§ **YOUR GOAL**
Reproduce the entries below word for word, beginning at the line containing "What is the approximate" and continuing through the end of the entries.

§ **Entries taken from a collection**
▼

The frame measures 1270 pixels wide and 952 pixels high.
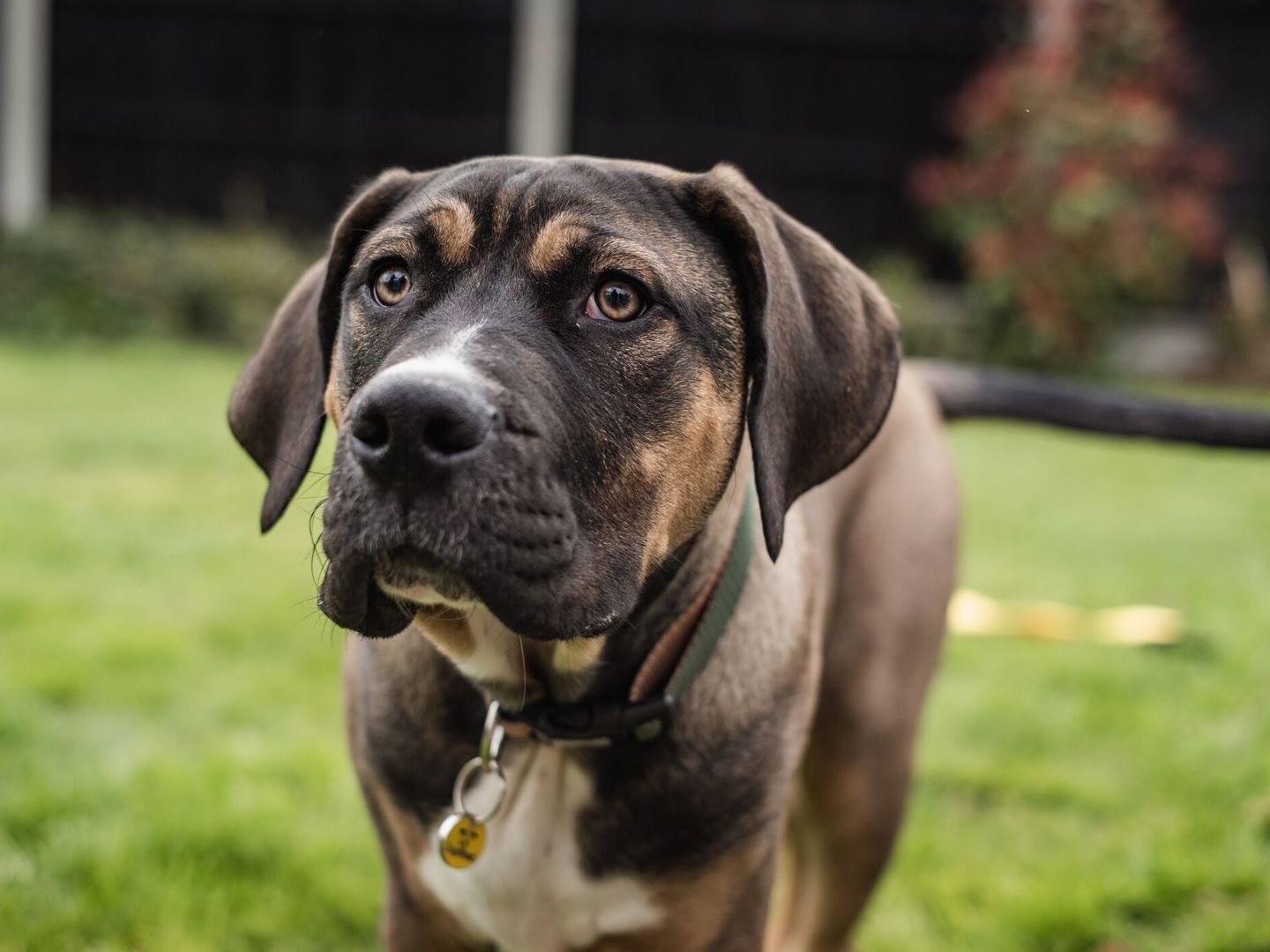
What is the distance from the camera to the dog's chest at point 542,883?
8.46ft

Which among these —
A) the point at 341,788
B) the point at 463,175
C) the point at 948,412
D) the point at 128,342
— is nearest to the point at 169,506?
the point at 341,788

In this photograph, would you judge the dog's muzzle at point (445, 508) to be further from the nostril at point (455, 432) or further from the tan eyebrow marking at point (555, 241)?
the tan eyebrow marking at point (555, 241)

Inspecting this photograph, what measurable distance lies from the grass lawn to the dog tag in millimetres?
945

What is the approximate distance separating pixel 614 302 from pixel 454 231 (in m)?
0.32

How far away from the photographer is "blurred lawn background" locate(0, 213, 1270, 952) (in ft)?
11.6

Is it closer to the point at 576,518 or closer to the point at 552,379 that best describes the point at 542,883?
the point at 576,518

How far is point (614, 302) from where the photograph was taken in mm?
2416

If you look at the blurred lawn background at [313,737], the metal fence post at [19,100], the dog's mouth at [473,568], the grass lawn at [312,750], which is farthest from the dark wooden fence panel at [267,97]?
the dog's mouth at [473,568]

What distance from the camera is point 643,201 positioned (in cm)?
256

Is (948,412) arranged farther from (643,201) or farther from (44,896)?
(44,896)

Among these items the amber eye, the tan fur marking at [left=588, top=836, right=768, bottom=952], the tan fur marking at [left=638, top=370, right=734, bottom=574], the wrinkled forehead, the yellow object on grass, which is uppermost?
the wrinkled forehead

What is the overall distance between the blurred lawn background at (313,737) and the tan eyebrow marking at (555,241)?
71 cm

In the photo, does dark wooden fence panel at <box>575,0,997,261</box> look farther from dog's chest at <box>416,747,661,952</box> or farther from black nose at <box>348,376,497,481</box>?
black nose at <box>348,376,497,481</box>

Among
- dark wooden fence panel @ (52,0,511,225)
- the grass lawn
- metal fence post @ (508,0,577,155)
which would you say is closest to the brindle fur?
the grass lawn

▲

§ **RESPONSE TO THE EXERCISE**
What is the approximate distance separating pixel 614 302 from pixel 454 231 (in m)?
0.32

How far away from the photographer is "blurred lawn background" locate(0, 213, 1270, 952) (in ft)?
11.6

Is it closer to the point at 576,518 or closer to the point at 552,379 that best describes the point at 542,883?
the point at 576,518

How far is point (614, 302) from where the photograph was taken in mm?
2416

If you look at the blurred lawn background at [313,737], the metal fence post at [19,100], the dog's mouth at [473,568], the grass lawn at [312,750], which is farthest from the dark wooden fence panel at [267,97]?
the dog's mouth at [473,568]

What distance from the camera is point 643,201 positioned (in cm)?
256

Is (948,412) arranged farther from (643,201) or farther from (44,896)?
(44,896)

Among these items the amber eye, the tan fur marking at [left=588, top=836, right=768, bottom=952], the tan fur marking at [left=638, top=370, right=734, bottom=574], the wrinkled forehead, the yellow object on grass, which is uppermost?
the wrinkled forehead

What is the overall distance between the blurred lawn background at (313,737) and the tan eyebrow marking at (555,241)?
71 cm

In the photo, does dark wooden fence panel at <box>575,0,997,261</box> look farther from dog's chest at <box>416,747,661,952</box> or farther from black nose at <box>348,376,497,481</box>?
black nose at <box>348,376,497,481</box>

Among
- dark wooden fence panel @ (52,0,511,225)
- the grass lawn
- metal fence post @ (508,0,577,155)
which would you say is closest to the brindle fur?
the grass lawn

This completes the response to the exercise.